§ **Given task**
Copy out every row below character for character.

Excerpts from a spatial reasoning dataset:
(begin)
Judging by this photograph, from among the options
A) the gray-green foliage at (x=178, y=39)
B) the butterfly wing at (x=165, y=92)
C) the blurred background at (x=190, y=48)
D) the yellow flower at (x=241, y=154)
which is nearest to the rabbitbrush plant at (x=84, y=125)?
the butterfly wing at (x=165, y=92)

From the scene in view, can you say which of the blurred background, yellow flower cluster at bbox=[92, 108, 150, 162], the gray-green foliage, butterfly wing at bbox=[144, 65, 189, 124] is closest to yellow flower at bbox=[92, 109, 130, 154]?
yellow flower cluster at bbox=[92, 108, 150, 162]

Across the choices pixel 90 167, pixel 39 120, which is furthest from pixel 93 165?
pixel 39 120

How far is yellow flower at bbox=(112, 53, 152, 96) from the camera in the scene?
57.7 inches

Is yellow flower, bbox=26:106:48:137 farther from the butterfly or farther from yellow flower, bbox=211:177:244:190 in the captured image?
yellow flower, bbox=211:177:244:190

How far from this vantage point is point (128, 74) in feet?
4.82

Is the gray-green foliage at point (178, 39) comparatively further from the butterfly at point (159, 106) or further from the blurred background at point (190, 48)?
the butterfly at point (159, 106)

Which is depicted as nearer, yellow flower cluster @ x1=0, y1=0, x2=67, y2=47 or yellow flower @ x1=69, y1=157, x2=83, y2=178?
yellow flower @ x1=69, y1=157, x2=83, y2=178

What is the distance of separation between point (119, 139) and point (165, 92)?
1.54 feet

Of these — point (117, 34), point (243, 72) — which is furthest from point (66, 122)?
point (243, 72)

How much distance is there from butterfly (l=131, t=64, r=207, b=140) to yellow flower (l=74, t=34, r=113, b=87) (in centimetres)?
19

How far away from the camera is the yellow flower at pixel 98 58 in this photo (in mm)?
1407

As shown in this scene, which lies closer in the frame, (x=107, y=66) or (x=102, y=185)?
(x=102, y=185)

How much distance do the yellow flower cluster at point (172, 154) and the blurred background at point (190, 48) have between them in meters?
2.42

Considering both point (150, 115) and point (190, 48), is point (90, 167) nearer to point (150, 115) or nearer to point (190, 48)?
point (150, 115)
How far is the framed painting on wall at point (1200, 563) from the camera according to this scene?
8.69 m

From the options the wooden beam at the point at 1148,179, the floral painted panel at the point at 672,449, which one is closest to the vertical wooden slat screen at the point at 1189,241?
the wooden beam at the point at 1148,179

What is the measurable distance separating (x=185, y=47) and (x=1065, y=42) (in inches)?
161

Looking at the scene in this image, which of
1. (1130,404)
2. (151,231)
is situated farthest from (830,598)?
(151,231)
(end)
§ **Task solution**
Judging by this photograph, from among the options
A) the gray-green foliage at (x=178, y=39)
B) the butterfly wing at (x=165, y=92)
C) the blurred background at (x=190, y=48)
D) the yellow flower at (x=241, y=154)
which is nearest to the rabbitbrush plant at (x=84, y=125)?
the butterfly wing at (x=165, y=92)

From the scene in view, can you say which of the blurred background, yellow flower cluster at bbox=[92, 108, 150, 162], the gray-green foliage, butterfly wing at bbox=[144, 65, 189, 124] is closest to yellow flower at bbox=[92, 109, 130, 154]?
yellow flower cluster at bbox=[92, 108, 150, 162]

Across the choices pixel 90 167, pixel 39 120, which is furthest from pixel 93 165?
pixel 39 120

How far is yellow flower at bbox=(112, 53, 152, 96) from the camera in the scene?
57.7 inches

Is yellow flower, bbox=26:106:48:137 farther from the butterfly or farther from yellow flower, bbox=211:177:244:190 in the captured image?
yellow flower, bbox=211:177:244:190

How far from this vantage point is point (128, 74) in feet?
4.82

Is the gray-green foliage at point (178, 39) comparatively further from the butterfly at point (159, 106) or further from the blurred background at point (190, 48)?
the butterfly at point (159, 106)

Which is depicted as nearer, yellow flower cluster @ x1=0, y1=0, x2=67, y2=47 or yellow flower @ x1=69, y1=157, x2=83, y2=178?
yellow flower @ x1=69, y1=157, x2=83, y2=178

What is the distance of separation between point (119, 139) and point (165, 92)?
1.54 feet

Of these — point (117, 34), point (243, 72) — which is furthest from point (66, 122)?
point (243, 72)

How much distance is there from butterfly (l=131, t=64, r=207, b=140) to yellow flower (l=74, t=34, r=113, b=87) (in centimetres)?
19

How far away from the camera is the yellow flower at pixel 98 58 in this photo (in mm)?
1407

As shown in this scene, which lies closer in the frame, (x=107, y=66) or (x=102, y=185)?
(x=102, y=185)

How much distance do the yellow flower cluster at point (172, 154) and the blurred background at point (190, 48) have between them in meters?
2.42

Considering both point (150, 115) and point (190, 48), is point (90, 167) nearer to point (150, 115) or nearer to point (190, 48)?
point (150, 115)
How far is the framed painting on wall at point (1200, 563) from the camera according to this scene?
8.69 m

From the options the wooden beam at the point at 1148,179, the floral painted panel at the point at 672,449, which one is closest to the vertical wooden slat screen at the point at 1189,241?
the wooden beam at the point at 1148,179

What is the measurable distance separating (x=185, y=47) and (x=1065, y=42) (in inches)?
161

Looking at the scene in this image, which of
1. (1130,404)
2. (151,231)
is situated farthest from (830,598)?
(151,231)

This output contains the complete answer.